The University's graduate qualities promote deep knowledge of students' chosen field or disciplines of study and well-developed skills for critical thinking, problem-solving, communication and teamwork.
They also promote student capabilities for continuous learning, for updating their knowledge and skills in information literacy, and for the flexibility and breadth of perspective to interact productively and creatively across cultural, disciplinary and professional boundaries.
The graduate qualities also equip students with the personal resilience to deal with uncertainty and failure, and the sureness of personal values and clarity of social purpose to lead ethical responses to whatever challenges confront them and their communities.
These qualities provide the foundations for informed, well-judged and positive contributions to society, both in the workplace and the community at large, and they are the foundations for longer-term intellectual and professional leadership.
In combination, these qualities enable the University’s graduates to envision – and lead in bringing about – ways of doing things that are more effective, more humane, more just, more productive and more sustainable.
This constellation of qualities reframes in contemporary terms the purpose of undergraduate education at the University of Sydney while continuing to reflect the University's foundational values.
These graduate qualities are set out below.
| Graduate quality | University definition |
|---|---|
| Depth of disciplinary expertise | Deep disciplinary expertise is the ability to integrate and rigorously apply the knowledge, understanding and skills of a recognised discipline defined by scholarly activity, as well as familiarity with the evolving practice of the discipline. |
| Critical thinking and problem solving | Critical thinking and problem solving are the questioning of ideas, evidence and assumptions in order to propose and evaluate hypotheses or alternative arguments before formulating a conclusion or a solution to an identified problem. |
| Communication (oral and written) | Effective communication, in both oral and written form, is the clear exchange of meaning in a manner that is appropriate to the audience and context. |
| Information and digital literacy | Information and digital literacy is the ability to locate, interpret, evaluate, manage, adapt, integrate, create and convey information using appropriate resources, tools and strategies. |
| Inventiveness | Inventiveness is generating novel ideas and solutions. |
| Cultural competence | Cultural competence is the ability to actively, ethically, respectfully, and successfully engage across and between cultures. In the Australian context, this includes and celebrates Aboriginal and Torres Strait Islander cultures, knowledge systems, and a mature understanding of contemporary issues. |
| Interdisciplinary effectiveness | Interdisciplinary effectiveness is the integration and synthesis of multiple viewpoints and practices, working effectively across disciplinary boundaries. |
| An integrated professional, ethical and personal identity | An integrated professional, ethical and personal identity is understanding the interaction between one’s personal and professional selves in an ethical context. |
| Influence | Influence is engaging others in a process, idea or vision. |
Society has always held varying implicit expectations of what a university graduate should be like.

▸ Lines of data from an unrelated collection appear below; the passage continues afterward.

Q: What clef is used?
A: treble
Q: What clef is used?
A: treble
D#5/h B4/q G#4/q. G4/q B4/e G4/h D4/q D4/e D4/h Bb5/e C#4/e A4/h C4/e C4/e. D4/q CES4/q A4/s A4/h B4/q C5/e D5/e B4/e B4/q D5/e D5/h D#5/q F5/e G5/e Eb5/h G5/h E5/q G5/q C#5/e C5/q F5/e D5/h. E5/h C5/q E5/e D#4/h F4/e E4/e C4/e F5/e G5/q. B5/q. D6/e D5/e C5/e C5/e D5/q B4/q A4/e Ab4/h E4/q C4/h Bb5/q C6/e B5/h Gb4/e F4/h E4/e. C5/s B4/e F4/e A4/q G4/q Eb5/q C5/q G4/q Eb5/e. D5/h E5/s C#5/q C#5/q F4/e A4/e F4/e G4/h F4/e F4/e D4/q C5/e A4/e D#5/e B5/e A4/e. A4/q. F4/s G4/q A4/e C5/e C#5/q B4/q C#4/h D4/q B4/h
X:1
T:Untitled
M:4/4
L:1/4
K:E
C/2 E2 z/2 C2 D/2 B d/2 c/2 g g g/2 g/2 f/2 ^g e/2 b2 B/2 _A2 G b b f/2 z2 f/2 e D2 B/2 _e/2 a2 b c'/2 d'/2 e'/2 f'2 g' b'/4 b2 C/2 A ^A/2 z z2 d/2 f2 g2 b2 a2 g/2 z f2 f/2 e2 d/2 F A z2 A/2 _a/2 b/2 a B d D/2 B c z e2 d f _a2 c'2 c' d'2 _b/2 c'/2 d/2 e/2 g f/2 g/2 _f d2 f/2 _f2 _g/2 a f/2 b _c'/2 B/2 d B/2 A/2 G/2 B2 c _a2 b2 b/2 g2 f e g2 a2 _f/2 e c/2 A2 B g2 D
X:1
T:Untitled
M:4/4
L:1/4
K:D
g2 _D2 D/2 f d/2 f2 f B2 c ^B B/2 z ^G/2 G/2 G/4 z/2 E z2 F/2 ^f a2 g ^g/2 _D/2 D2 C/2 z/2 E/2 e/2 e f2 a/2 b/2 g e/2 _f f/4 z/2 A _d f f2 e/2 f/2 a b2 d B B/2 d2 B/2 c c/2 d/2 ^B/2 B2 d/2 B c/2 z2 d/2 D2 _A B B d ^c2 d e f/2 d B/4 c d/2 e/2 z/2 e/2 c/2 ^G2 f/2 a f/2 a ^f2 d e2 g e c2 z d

Most people recognise that education, especially tertiary education, is about more than just disciplinary knowledge. It is about how that knowledge can be applied and used effectively for the betterment of society.
In addition, there are certain expectations from industry and other external accrediting bodies about how graduates use their knowledge by agreed protocols and in collaboration with their colleagues and clients.
The University recognises these imperatives and has identified the critical qualities a graduate of the University should have by the time they graduate. These graduate qualities must be integral to the curriculum and interpreted to the specifics of each discipline.
See the more detailed article in Teaching@Sydney.
Most universities in Australia acknowledge that students who enrol in undergraduate degree programs learn more than just raw discipline knowledge and skills.
There are secondary skills, knowledge and behaviours that are acquired through their experiences of studying at university. In many ways, these skills will be the ones most relied upon after graduation as students move out to the wider world of work.
These skills equip graduates to work in teams, to express their ideas and emotions, to be sensitive to the needs and potential contribution of others, to manage their lives well, to be confident to lead others and to use modern technologies effectively.
There is considerable literature available that points to the centrality of these ideas to the success of a university education. Through a thorough process of discussion and analysis, the University has absorbed this research and distilled the qualities it sees as the most critical for its graduates to succeed in a modern world.
These qualities are unique from those chosen by other universities and will ensure that our graduates have a unique and distinctive place in the labour market.